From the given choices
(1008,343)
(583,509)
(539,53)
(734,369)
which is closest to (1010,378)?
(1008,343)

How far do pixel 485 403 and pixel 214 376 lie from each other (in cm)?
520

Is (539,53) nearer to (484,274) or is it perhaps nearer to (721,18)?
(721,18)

※ ※ ※

TASK: Rewrite the records above as a Markdown table with a numbered column "Row" and a column "Text" holding one line per row, skipping blank lines.

OUTPUT FOR THIS EXERCISE:
| Row | Text |
|---|---|
| 1 | From the given choices |
| 2 | (1008,343) |
| 3 | (583,509) |
| 4 | (539,53) |
| 5 | (734,369) |
| 6 | which is closest to (1010,378)? |
| 7 | (1008,343) |
| 8 | How far do pixel 485 403 and pixel 214 376 lie from each other (in cm)? |
| 9 | 520 |
| 10 | Is (539,53) nearer to (484,274) or is it perhaps nearer to (721,18)? |
| 11 | (721,18) |